Task brief: Please gather every line in the items below that contains the word "distance". Case counts, so match capital and lowercase letters.

Records provided:
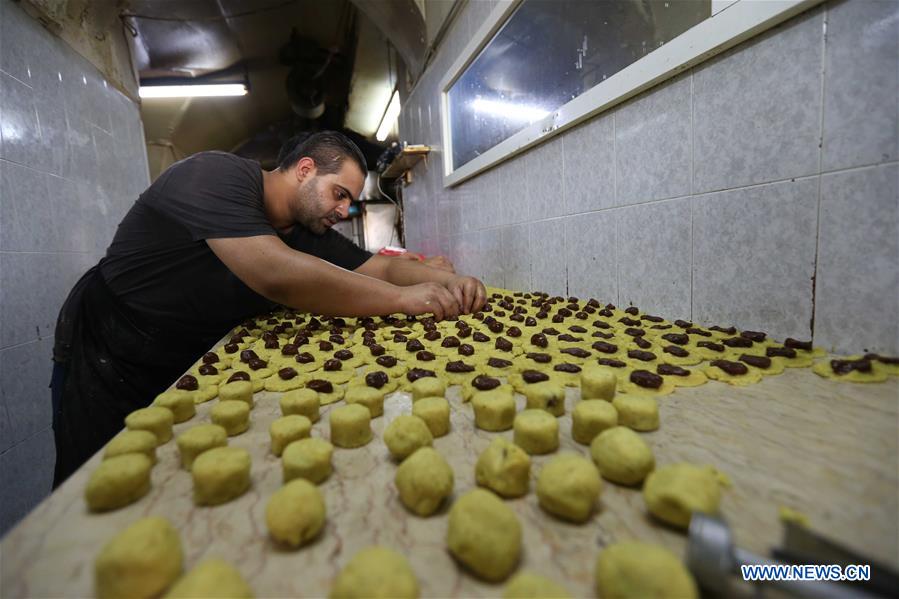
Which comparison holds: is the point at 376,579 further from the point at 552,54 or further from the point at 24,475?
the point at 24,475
---
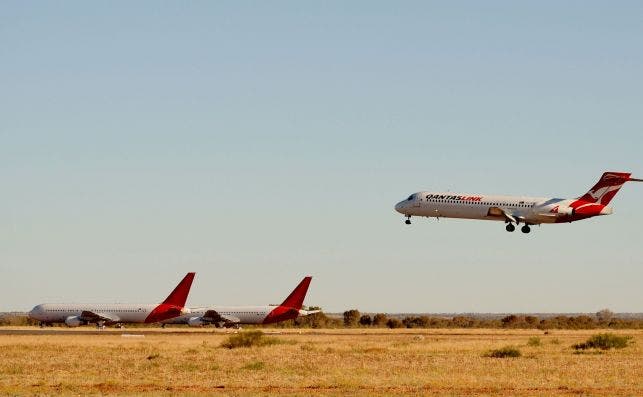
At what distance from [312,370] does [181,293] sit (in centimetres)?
==
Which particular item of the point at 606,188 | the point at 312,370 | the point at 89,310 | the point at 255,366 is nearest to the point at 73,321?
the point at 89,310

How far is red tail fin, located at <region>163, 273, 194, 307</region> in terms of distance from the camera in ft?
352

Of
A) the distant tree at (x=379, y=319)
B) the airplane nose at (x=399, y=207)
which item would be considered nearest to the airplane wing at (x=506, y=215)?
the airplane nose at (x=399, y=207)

Correct output:
At what distance from [312,370] does [181,293] sit (in centimetres)?
How far is red tail fin, located at <region>163, 273, 194, 307</region> in terms of distance from the camera in ft?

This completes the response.